WuToWu Summer Edition #7: Practicing Theft

Hi Jessica,

May I just say that I so enjoyed reading your rambling and strangely phrased text messages. I will keep them safe. I have photo evidence. I’m also glad you’ve gotten to watch some classics of contemporary cinema. Another area in which I am playing catch-up!

On my side of things, I’ve been able to squeeze some recreational reading in between my Shakespeare class readings, ad have stumbled upon an interesting genre of fiction. I have a hard time describing it; the closest thing I can relate it to would be magical realism. I started with The Man Who Was Thursday by G.K. Chesterton, which is subtitled “A Nightmare,” and as a metaphysical thriller. I continued with The Master and Margarita by Mikhail Bulgakov, a novel published in secret in staunchly atheist Soviet Russia. I’ve enjoyed these books for their ability to combine the details of realism with the strangeness and enormity of the supernatural. Therefore, I decided I should try to mimic that style. I’m not a great author, so the best thing I can do right now is to copy those that are great, in the hopes of learning something about my own writing style. Here goes:

As Milton walked through the sticky summer air, his head began to have strange thoughts. The air was condensing on his skin, or rather the air was drawing out water from his body. Milton was still sleepy; he was always sleepy on Tuesday, when his 7 AM meeting consistently came earlier than he expected.

Doing his best to ignore the heat and his strange thoughts, he continued on, feeling the uneven bricks through the thin soles of his shoes, and looking around at the passing houses. They were consistently dignified, each secure in the knowledge that they possessed a certain indefinable character. One house was missing its front half, such that Milton could see the raw concrete, soggy insulation, and rotten timber of it’s non-load bearing walls.

Given data »
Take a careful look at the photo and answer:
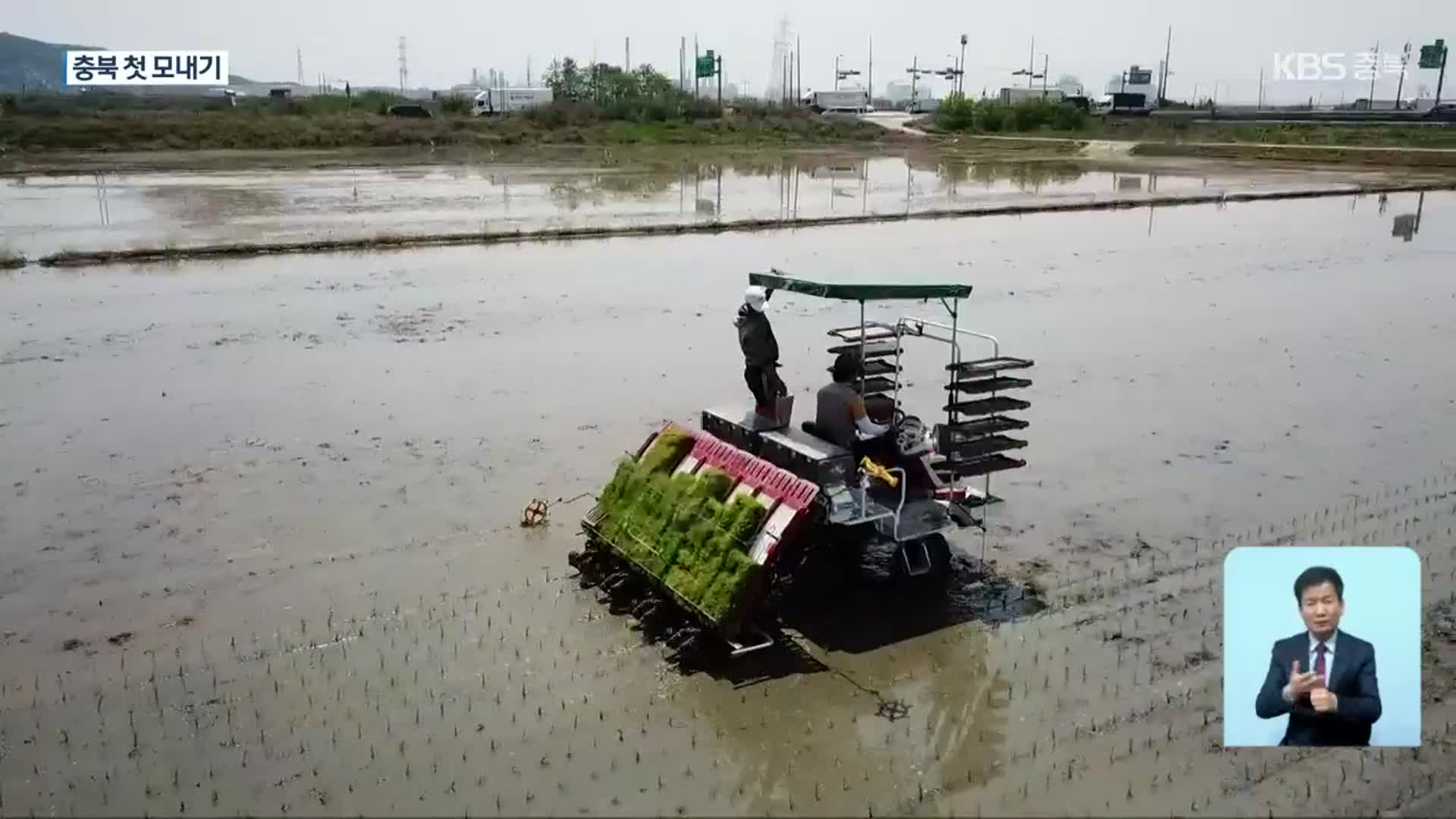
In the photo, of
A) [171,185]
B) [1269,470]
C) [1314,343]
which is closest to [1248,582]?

Study questions »
A. In the letter, swap "bricks" for "cobblestones" and give the passage again, starting at "As Milton walked" and ending at "non-load bearing walls.".
B. According to the letter, what is The Man Who Was Thursday subtitled?
C. Please list the things Milton can see through the missing front half of the house in the letter.
The items have no connection to the letter.

Results »
A.
As Milton walked through the sticky summer air, his head began to have strange thoughts. The air was condensing on his skin, or rather the air was drawing out water from his body. Milton was still sleepy; he was always sleepy on Tuesday, when his 7 AM meeting consistently came earlier than he expected.

Doing his best to ignore the heat and his strange thoughts, he continued on, feeling the uneven cobblestones through the thin soles of his shoes, and looking around at the passing houses. They were consistently dignified, each secure in the knowledge that they possessed a certain indefinable character. One house was missing its front half, such that Milton could see the raw concrete, soggy insulation, and rotten timber of it’s non-load bearing walls.

B. "A Nightmare"

C. The raw concrete, the soggy insulation, and the rotten timber of its non-load bearing walls.